§ Supplied passage:
========================================

Social and Corporate Responsibility: Alliance Capital will review and analyze on
a case-by-case basis proposals relating to social, political and environmental
issues to determine whether they will have a financial impact on shareholder
value. We will vote against proposals that are unduly burdensome or result in
unnecessary and excessive costs to the company. We may abstain from voting on
social proposals that do not have a readily determinable financial impact on
shareholder value.

Proxy Voting Procedures

Proxy Voting Committees

Our growth and value investment groups have formed separate proxy voting
committees to establish general proxy policies for Alliance Capital and consider
specific proxy voting matters as necessary. These committees periodically review
these policies and new types of corporate governance issues, and decide how we
should vote on proposals not covered by these policies. When a proxy vote cannot
be clearly decided by an application of our stated policy, the proxy committee
will evaluate the proposal. In addition, the committees, in conjunction with the
analyst that covers the company, may contact corporate management and interested
shareholder groups and others as necessary to discuss proxy issues. Members of
the committee include senior investment personnel and representatives of the
Legal and Compliance Department. The committees may also evaluate proxies where
we face a potential conflict of interest (as discussed below). Finally, the
committees monitor adherence to these policies.

Conflicts of Interest

Alliance Capital recognizes that there may be a potential conflict of interest
when we vote a proxy solicited by an issuer whose retirement plan we manage, or
we administer, who distributes Alliance Capital sponsored mutual funds, or with
whom we or an employee has another business or personal relationship that may
affect how we vote on the issuer's proxy. Similarly, Alliance may have a
potential material conflict of interest when deciding how to vote on a proposal
sponsored or supported by a shareholder group that is a client. We believe that
centralized management of proxy voting, oversight by the proxy voting committees
and adherence to these policies ensures that proxies are voted with only our
clients' best interests in mind. That said, we have implemented additional
procedures to ensure that our votes are not the product of a material conflict
of interests, including: (i) on an annual basis, the proxy committees will take
reasonable steps to evaluate the nature of Alliance Capital's and our employees'
material business and personal relationships (and those of our affiliates) with
any company whose equity securities are held in client accounts and any client
that has sponsored or has material interest in a proposal upon which we will be
eligible to vote; (ii) requiring anyone involved in the decision making process
to disclose to the chairman of the appropriate proxy committee any potential
conflict that they are aware of (including personal relationships) and any
contact that they have had with any interested party regarding a proxy vote;
(iii) prohibiting employees involved in the decision making process or vote
administration from revealing how we intend to vote on a proposal in order to
reduce any attempted influence from interested parties; and (iv) where a
material conflict of interests exists, reviewing our proposed vote by applying a
series of objective tests and, where necessary, considering the views of a third
party research service to ensure that our voting decision is consistent with our
clients' best interests. Because under certain circumstances Alliance Capital
considers the recommendation of third party research services, the proxy
committees will take reasonable steps to verify that any third party research
service is in fact independent based on all of the relevant facts and
circumstances. This includes reviewing the third party research service's
conflict management procedures and ascertaining, among other things, whether the
third party research service (i) has the capacity and competency to adequately
analyze proxy issues; and (ii) can make such recommendations in an impartial
manner and in the best interests of our clients.

========================================

§ Excerpted records:
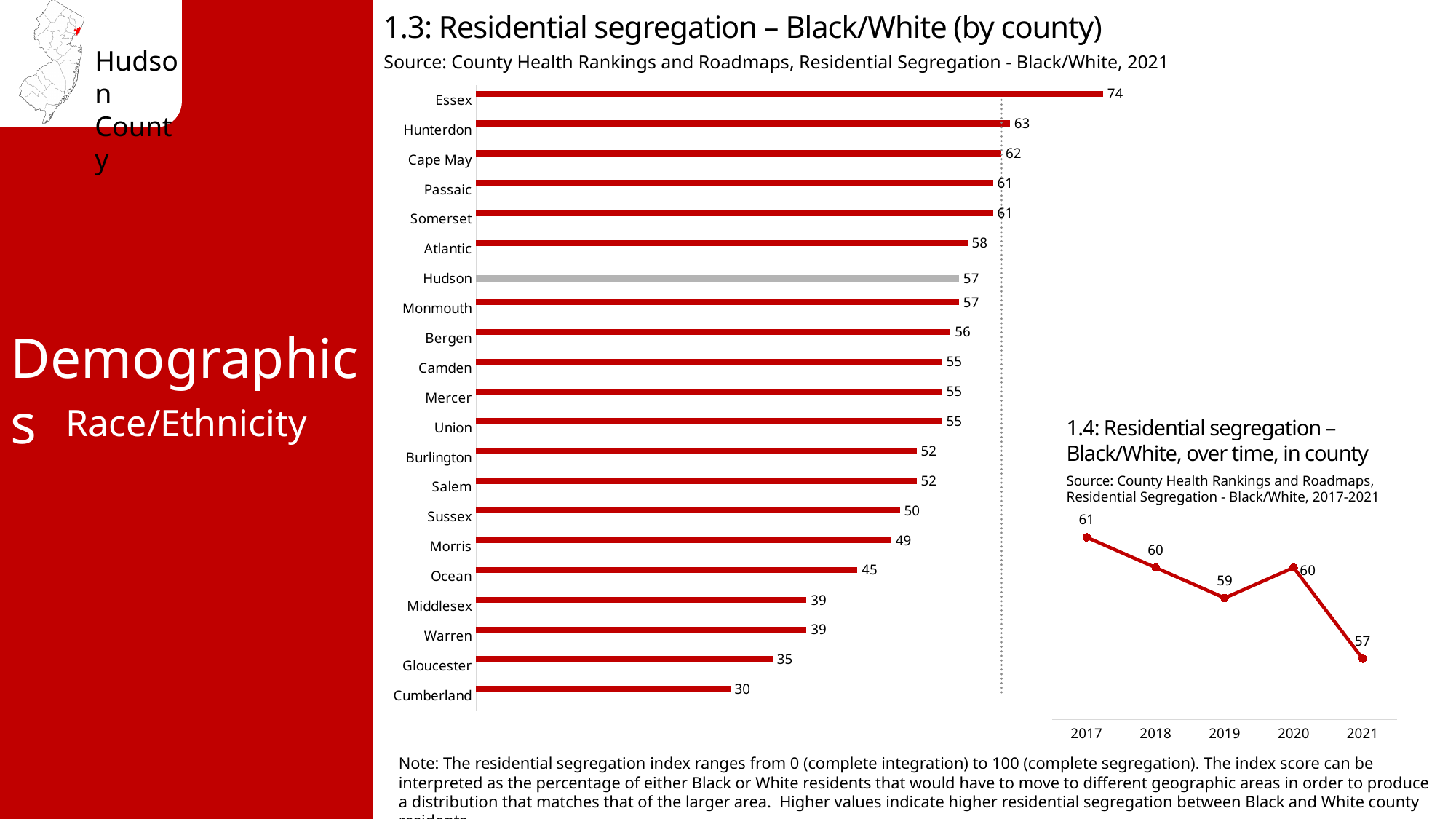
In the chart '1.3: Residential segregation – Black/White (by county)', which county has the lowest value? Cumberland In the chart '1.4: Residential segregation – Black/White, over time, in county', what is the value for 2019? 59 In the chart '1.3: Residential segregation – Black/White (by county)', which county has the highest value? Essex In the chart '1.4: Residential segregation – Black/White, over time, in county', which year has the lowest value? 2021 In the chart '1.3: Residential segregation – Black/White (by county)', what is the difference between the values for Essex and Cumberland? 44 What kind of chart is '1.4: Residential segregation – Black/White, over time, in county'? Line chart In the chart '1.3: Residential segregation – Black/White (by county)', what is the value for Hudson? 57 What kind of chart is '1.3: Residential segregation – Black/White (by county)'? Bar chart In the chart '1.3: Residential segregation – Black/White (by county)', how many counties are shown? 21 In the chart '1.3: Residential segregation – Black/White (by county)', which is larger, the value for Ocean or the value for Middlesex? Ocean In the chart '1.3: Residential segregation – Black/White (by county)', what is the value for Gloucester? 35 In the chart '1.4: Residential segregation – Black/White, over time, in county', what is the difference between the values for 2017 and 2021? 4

========================================

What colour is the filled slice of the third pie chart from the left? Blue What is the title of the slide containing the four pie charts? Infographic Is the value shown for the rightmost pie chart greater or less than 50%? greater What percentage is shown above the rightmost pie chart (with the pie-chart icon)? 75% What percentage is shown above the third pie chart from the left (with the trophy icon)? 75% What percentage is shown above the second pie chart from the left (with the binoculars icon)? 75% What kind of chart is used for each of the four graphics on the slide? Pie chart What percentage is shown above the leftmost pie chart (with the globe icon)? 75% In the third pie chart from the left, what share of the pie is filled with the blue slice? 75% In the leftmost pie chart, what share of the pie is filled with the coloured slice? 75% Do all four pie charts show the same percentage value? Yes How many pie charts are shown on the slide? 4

========================================

Reproduce everything in the proxy voting passage from "Social and Corporate" down to "shareholder value.", word for word. The material placed after the proxy voting passage is separate from it.

Social and Corporate Responsibility: Alliance Capital will review and analyze on
a case-by-case basis proposals relating to social, political and environmental
issues to determine whether they will have a financial impact on shareholder
value. We will vote against proposals that are unduly burdensome or result in
unnecessary and excessive costs to the company. We may abstain from voting on
social proposals that do not have a readily determinable financial impact on
shareholder value.